──────── EXERCISE TEXT

Couple all of this with the ever-changing landscape of component availability, changes in regulatory demands, issues of certification and approval, and changing customer demands for verification of performance. Under these rapidly changing circumstances, the work involved in portfolio management snowballs. Too frequently, the focus on technology and internal turmoil shoves the voice of the customer aside.

The current market demands far greater investment in product development. Between tooling costs, compliance/ testing costs, and the cost of market release, there is a greater need to be plan-full than ever. The current state of a sluggish market, coupled with increased competition from low cost importers, and growth of large competitors, makes product development and management exponentially more complex. The convergence of all these factors is transforming the lighting market, rendering informal product management approaches as obsolete as filament lamps.

Manufacturers with highly diverse offerings often come to this realization later than manufacturers with tightly focused functional product lines. The reason is simple – large product portfolios create confusion that conceals individual product impact on performance for the company and its customers. Limited portfolios expose the performance of individual products more readily. However, as the number of customers increases and sales volume grows, even the simplest organizations find themselves adrift. Further, myopia and corporate hubris creates blind spots that competition is more than happy to exploit.

Another common mistake in product management is the open door approach, where an owner, sales executive, or design staff member is allowed free reign to bring products into the company for full consideration, with little or no rationalization beyond personal insight or opinion. This unrestricted approach creates confusion at every level of an organization, as their is no vision or target to be attained. Further, the more complex a product portfolio becomes, the harder it is to manage and define with customers.

────────────────

Answer these questions about the product management text above:
1. Which three costs does the text name as reasons for greater planning?
2. According to the text, why do manufacturers with highly diverse offerings come to this realization later?
3. In the open door approach, who is allowed to bring products into the company?

──────── SOURCE MATERIAL

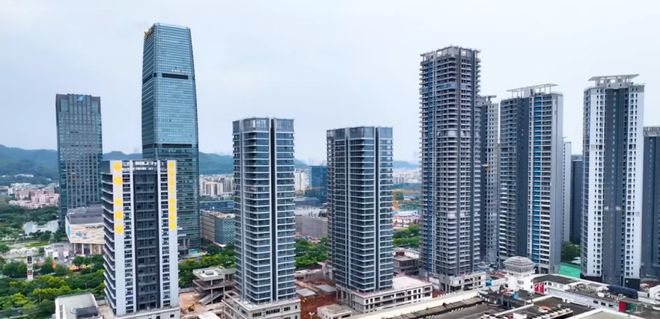 2025粤海云港城-粤海云港城网站-售楼中心-欢迎您(图8)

────────────────

__RESULT OF THIS TASK__
1. Tooling costs, compliance/testing costs, and the cost of market release.
2. Large product portfolios create confusion that conceals each product's impact on performance for the company and its customers.
3. An owner, sales executive, or design staff member.